O choque só não foi mais acentuado porque o Ministério da Economia agiu rápido em uma série de medidas para amenizar o tombo. Aumento de liquidez, auxílio para estados e municípios, crédito para empresas e transferências de renda diretas ajudaram. Delas, a mais famosa e celebrada é o o auxílio emergencial, que paga 600 reais mensais a trabalhadores informais, afetados frontalmente pela crise e as restrições de circulação. Há expectativa, inclusive, que o governo anuncie essa semana a prorrogação do benefício até dezembro, com um valor menor. Mesmo com o foco de injetar dinheiro diretamente na economia, o consumo das famílias deve a maior queda na ótica da demanda: – 12,5%, que representa 65% do PIB. “O consumo das famílias não caiu mais porque tivemos programas de apoio financeiro do governo. Isso injetou liquidez na economia. Também houve um crescimento do crédito voltado às pessoas físicas, que compensou um pouco os efeitos negativos”, disse Rebeca Palis.

O consumo do governo recuou 8,8% no segundo trimestre, muito por causa das quedas em saúde e educação públicas, explica a coordenadora do IBGE. “Na saúde, os gastos ficaram mais focados no combate à Covid-19, e as pessoas tiveram receio de buscar outros serviços, como consultas e exames, durante a pandemia. Na educação, utilizamos nas contas o percentual do Ministério da Educação de alunos que tiveram aulas ou não. Isso fez com o que o consumo do governo caísse bastante também”, detalhou a coordenadora, destacando que o resultado não tem relação com a política fiscal.

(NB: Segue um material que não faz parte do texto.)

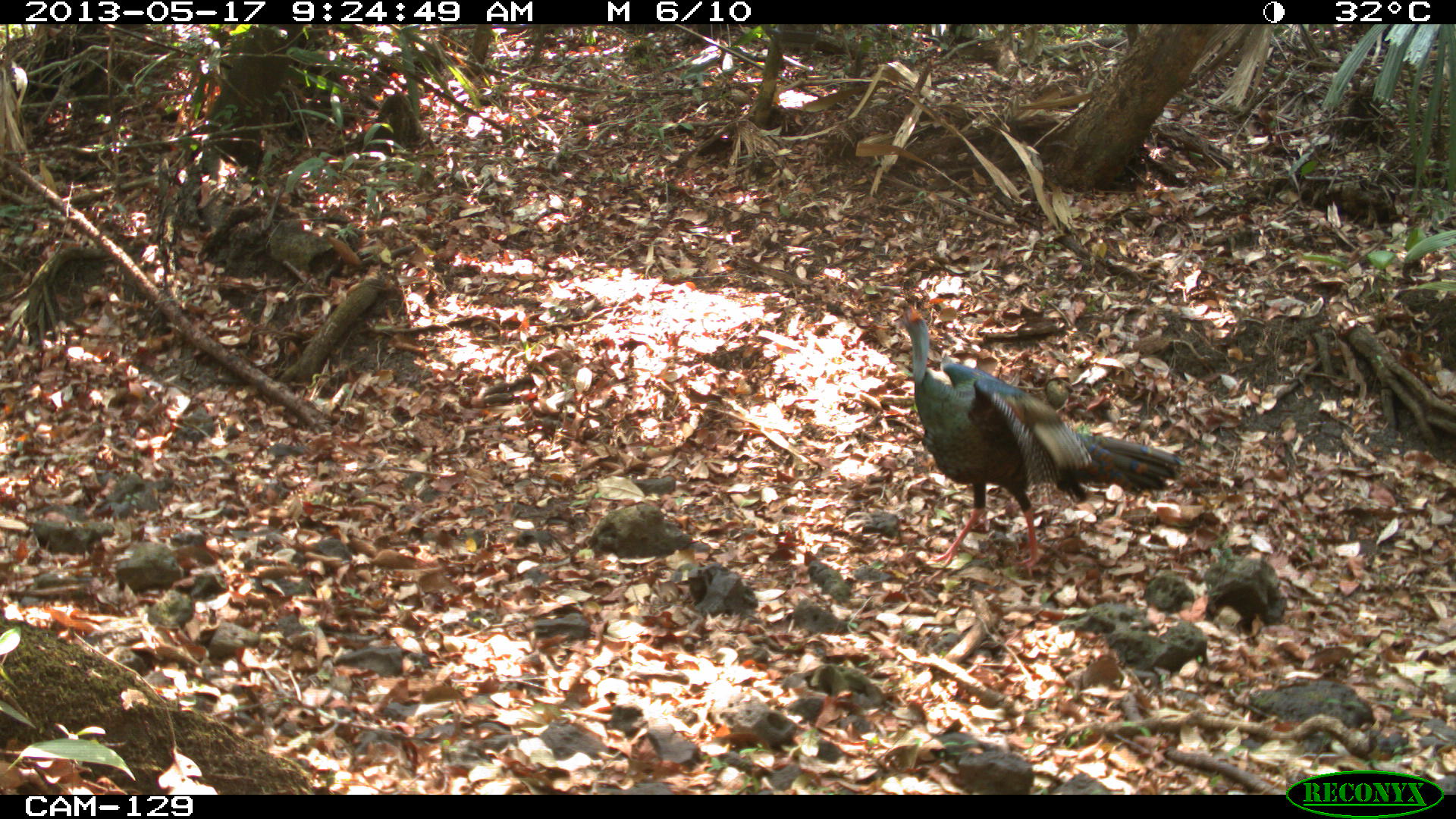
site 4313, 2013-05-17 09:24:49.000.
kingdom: Animalia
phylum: Chordata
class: Aves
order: Galliformes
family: Phasianidae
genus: Meleagris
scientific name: Meleagris ocellata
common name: ocellated turkey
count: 1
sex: male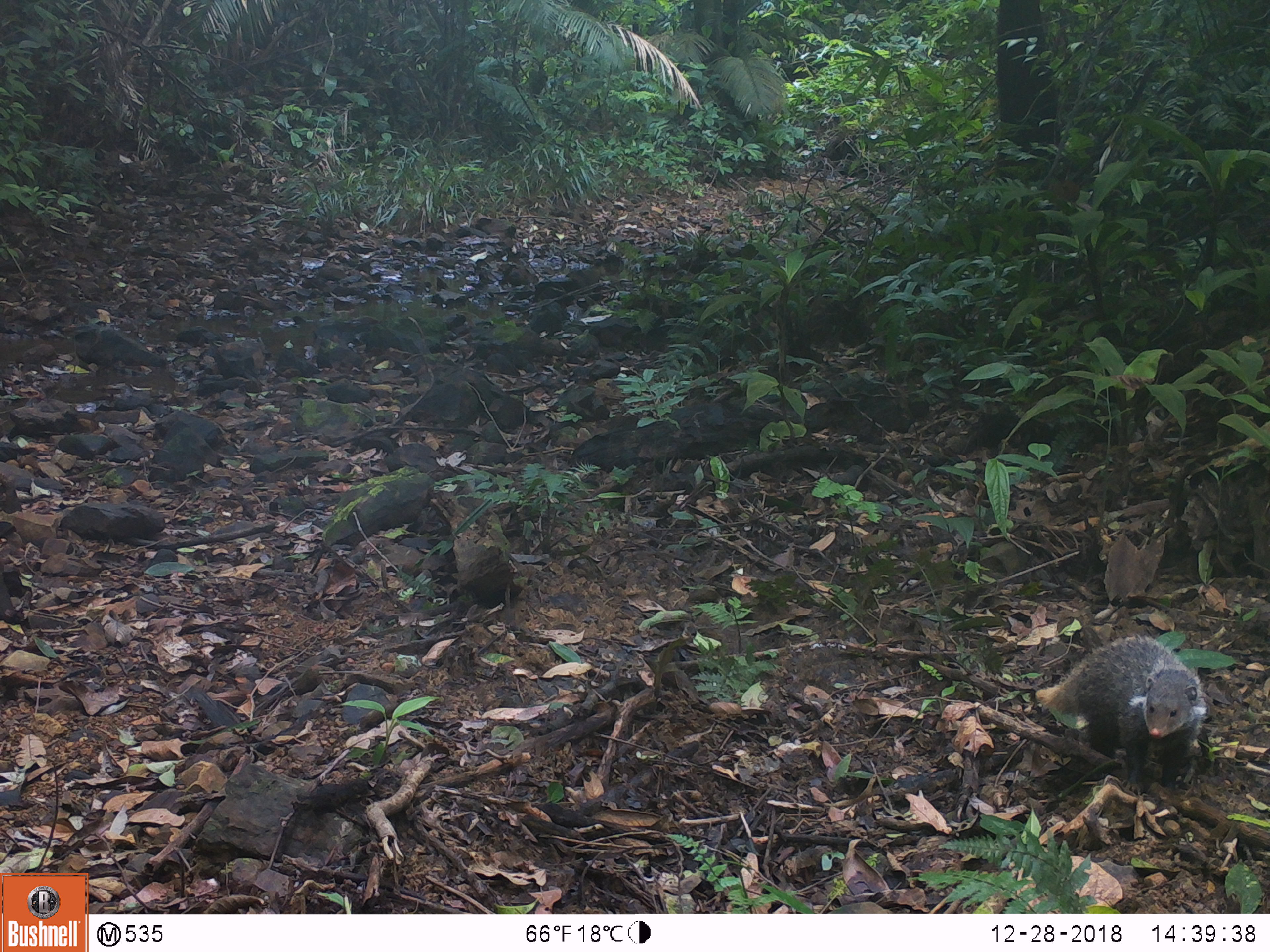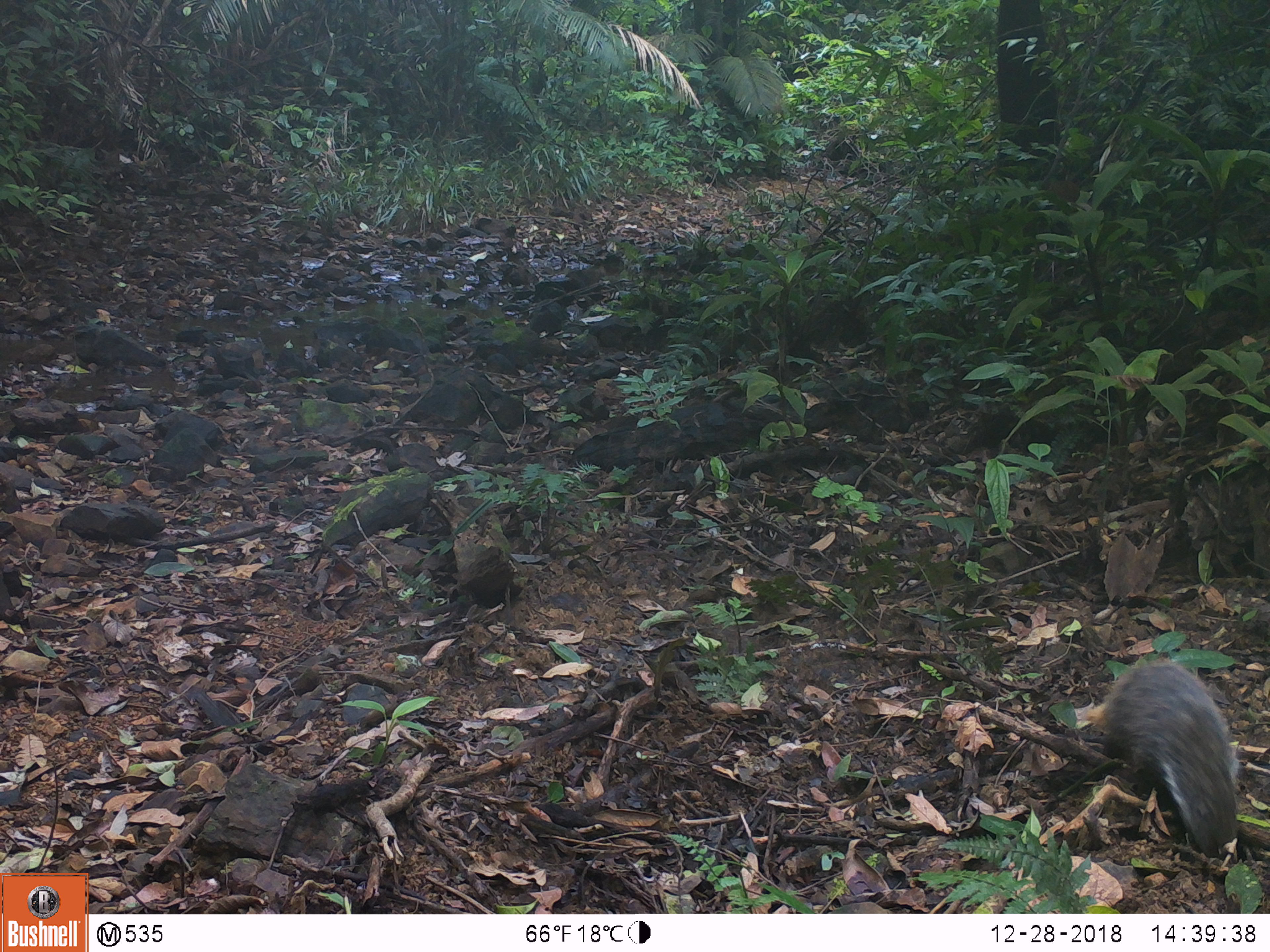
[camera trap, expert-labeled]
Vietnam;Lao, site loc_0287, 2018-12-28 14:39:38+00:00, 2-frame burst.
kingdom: Animalia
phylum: Chordata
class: Mammalia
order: Carnivora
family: Herpestidae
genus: Urva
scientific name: Urva urva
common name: crab-eating mongoose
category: crab eating mongoose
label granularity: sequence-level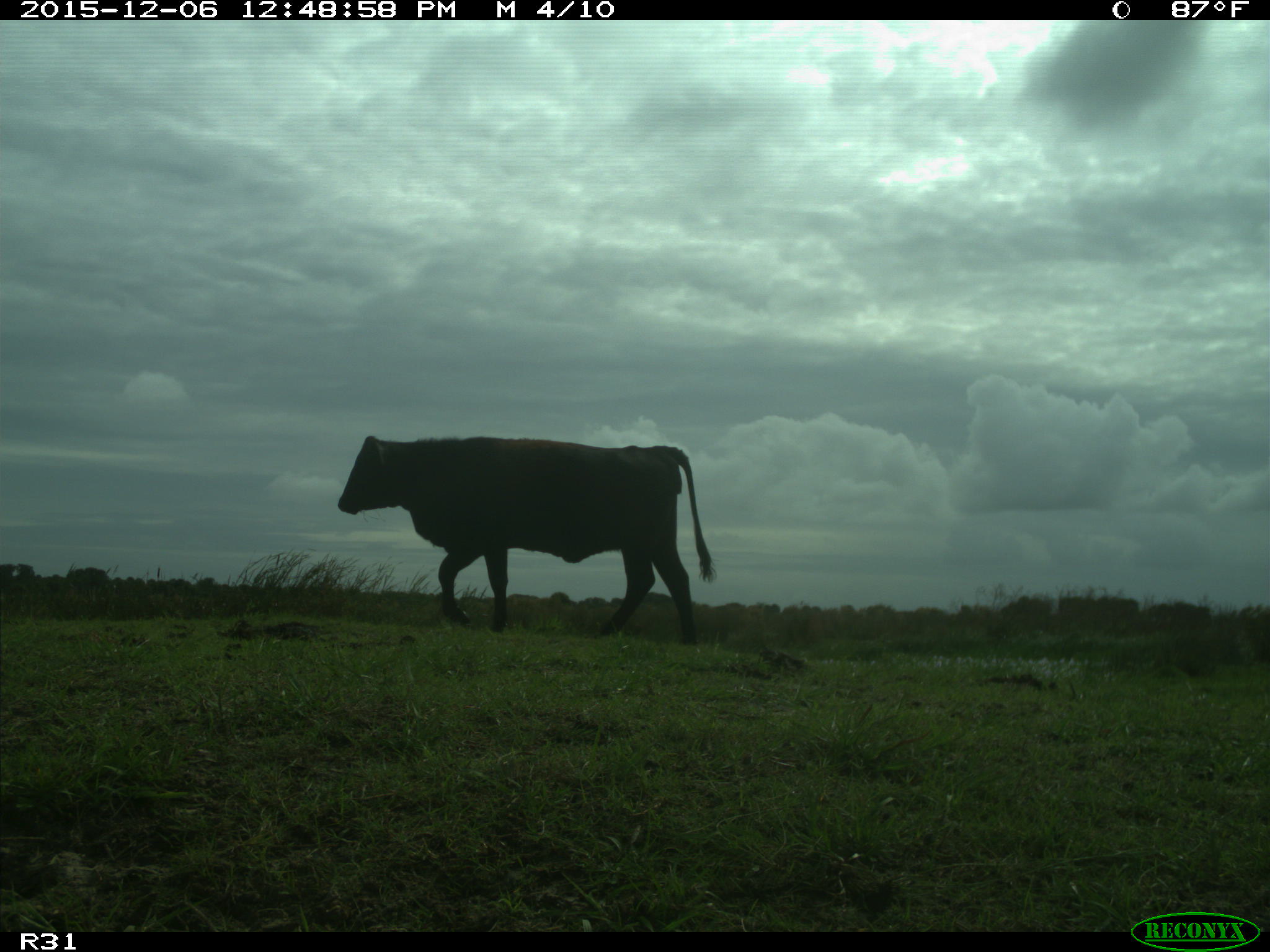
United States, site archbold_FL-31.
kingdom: Animalia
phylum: Chordata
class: Mammalia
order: Artiodactyla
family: Bovidae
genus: Bos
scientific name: Bos taurus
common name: domestic cow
Bos taurus (domestic cow).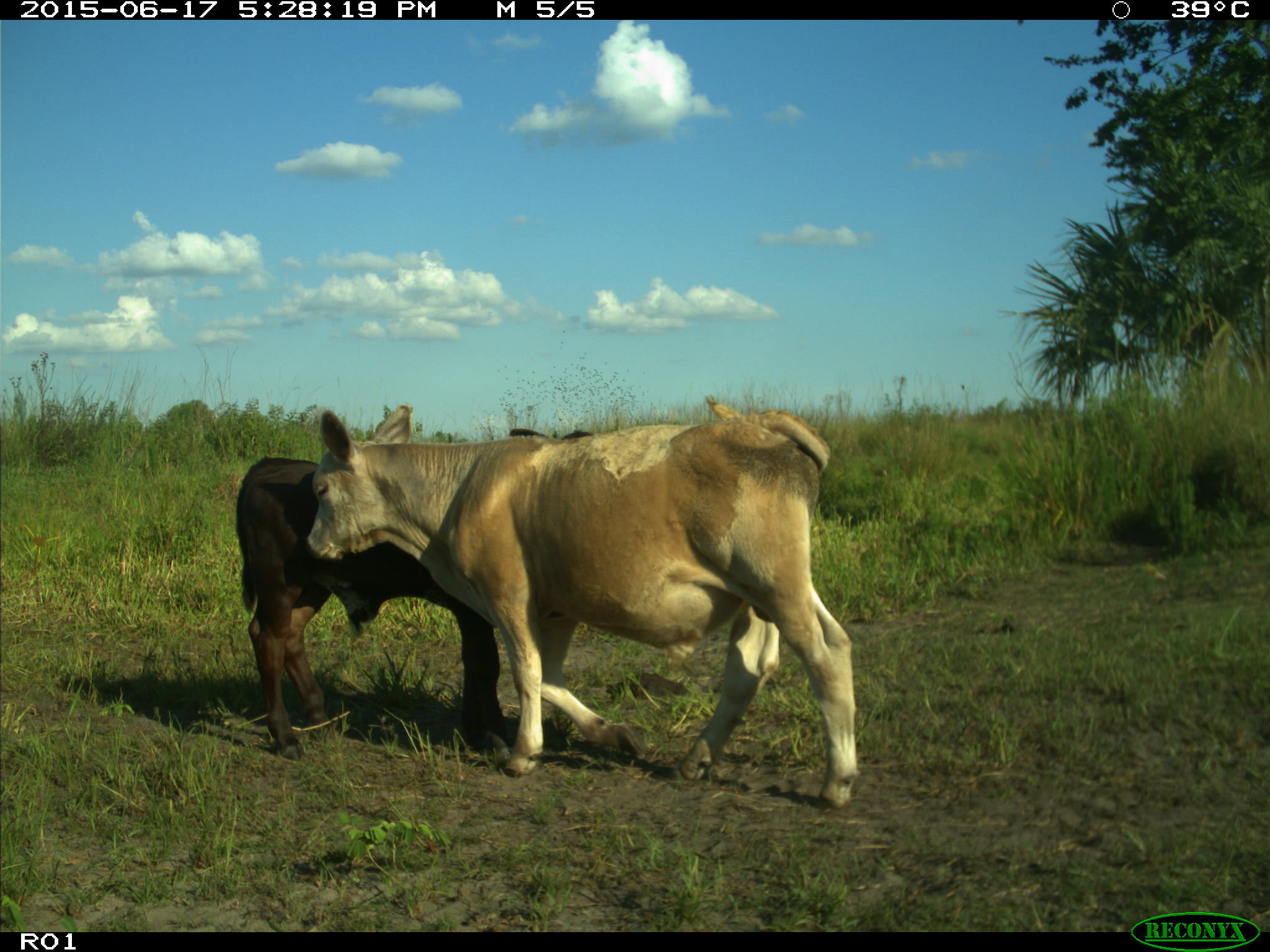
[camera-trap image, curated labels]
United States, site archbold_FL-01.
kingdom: Animalia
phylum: Chordata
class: Mammalia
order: Artiodactyla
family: Bovidae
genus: Bos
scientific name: Bos taurus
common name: domestic cow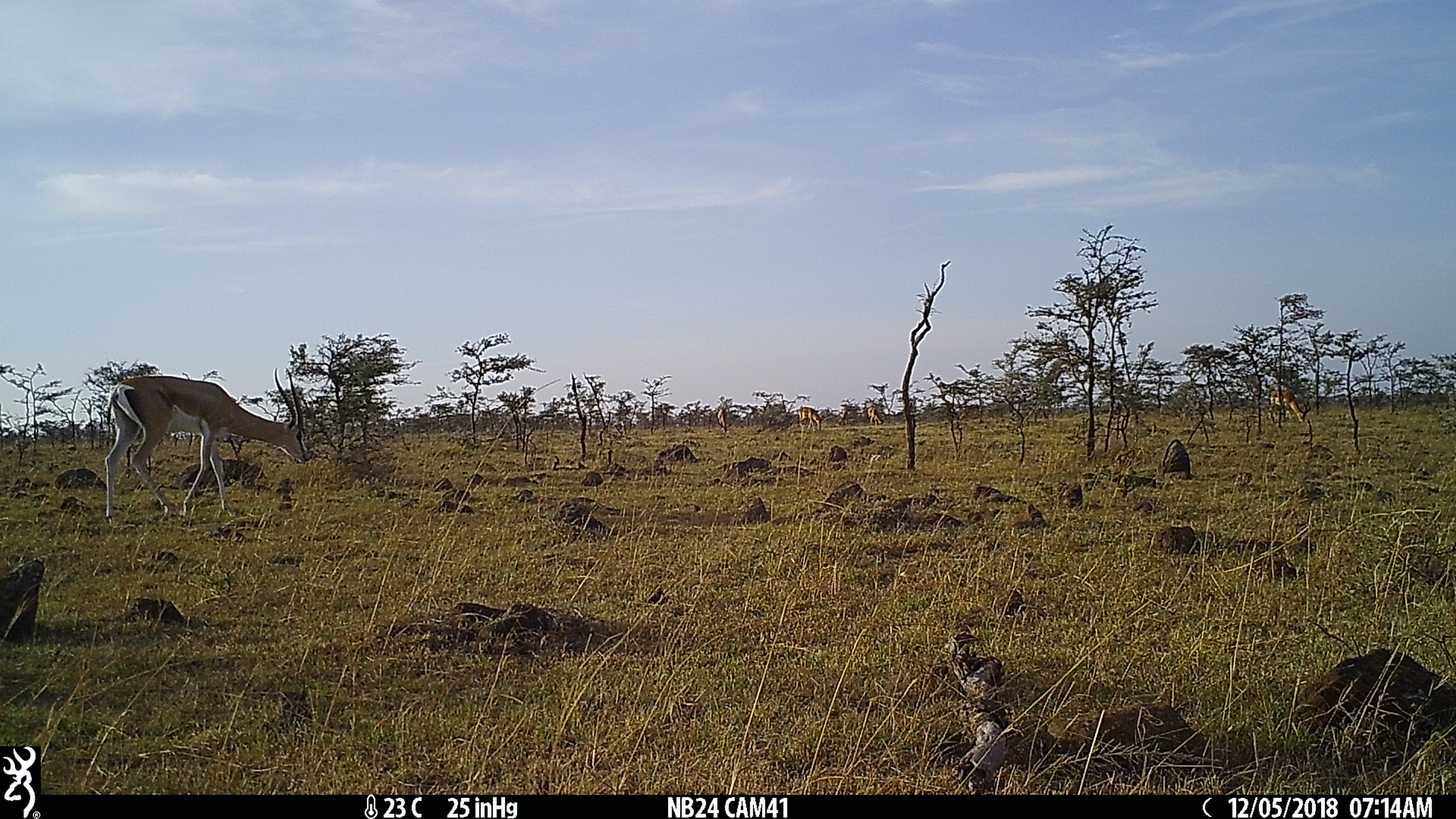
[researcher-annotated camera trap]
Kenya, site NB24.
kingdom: Animalia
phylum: Chordata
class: Mammalia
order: Artiodactyla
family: Bovidae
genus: Nanger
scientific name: Nanger granti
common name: grant's gazelle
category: gazelle grants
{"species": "gazelle grants (grant's gazelle) (Nanger granti)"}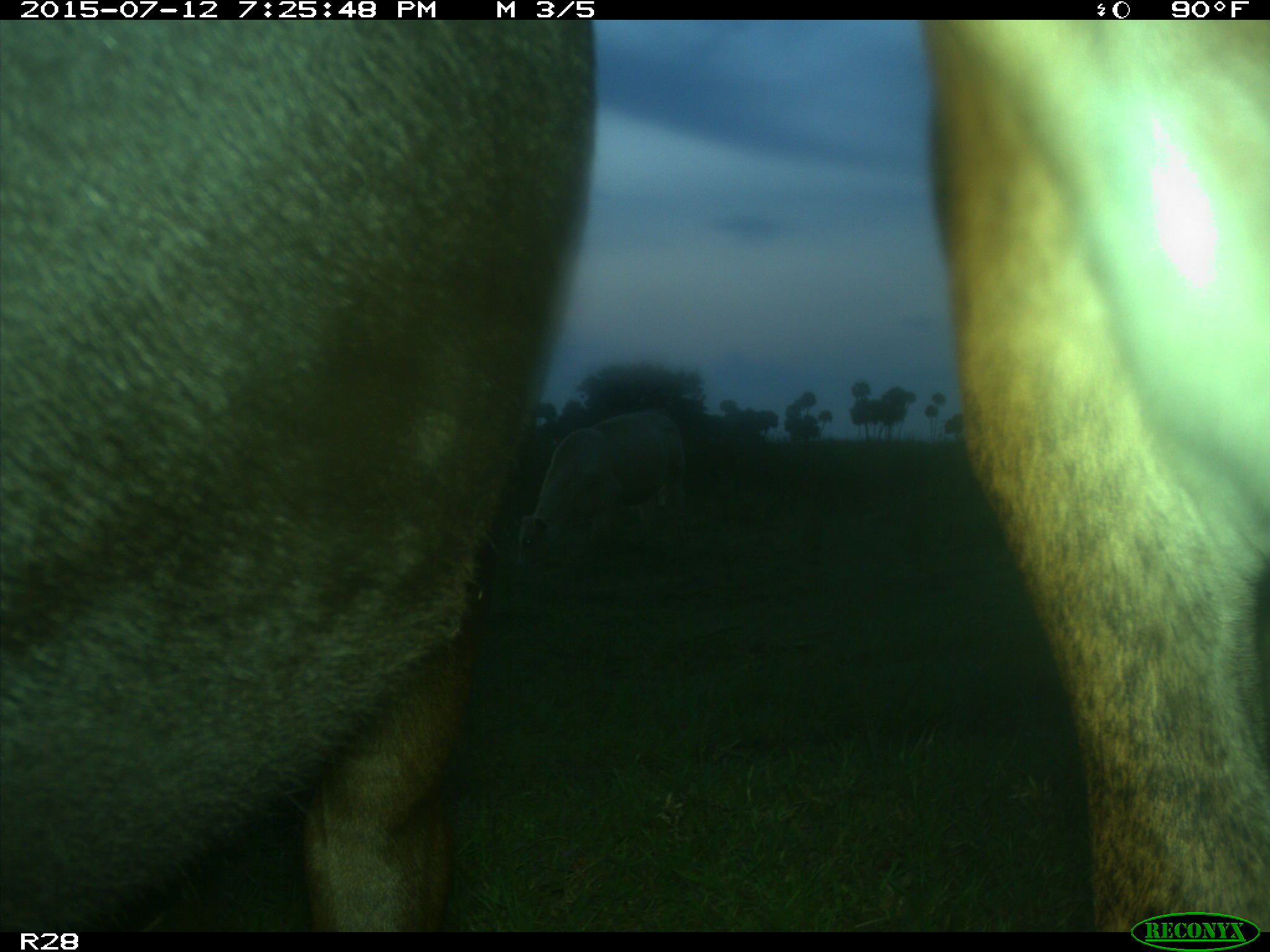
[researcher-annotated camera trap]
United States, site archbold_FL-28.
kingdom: Animalia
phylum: Chordata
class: Mammalia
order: Artiodactyla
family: Bovidae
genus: Bos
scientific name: Bos taurus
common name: domestic cow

A expectativa é que o aquecimento visto a partir de maio, que não chegou a refletir no PIB do trimestre, continue. Porém, o tombo no início do ano deve levar a uma recessão histórica em 2020, estimada em 5,26% pelo mercado financeiro – segundo o último Boletim Focus – e 4,7% pelo governo federal. No acumulado do primeiro semestre, o PIB caiu 5,9% em relação ao mesmo período de 2019, com desempenho positivo da agropecuária (1,6%). Na indústria (-6,5%) e nos serviços (-5,9%) os resultados foram negativos. “Essa foi a primeira taxa semestral negativa desde 2017, quando estávamos saindo da crise econômica que ocorreu, principalmente, entre 2015 e 2016. Agora, voltamos a uma nova queda no PIB”, conclui Rebeca Palis.

O grau do tombo mostra ainda mais a importância de seguir o caminho de austeridade de gastos no pós pandemia e foco na geração de empregos para que haja uma retomada sustentável da economia brasileira. O caminho para reconstrução, que vinha ocorrendo, é longo, mas não deve ser abandonado.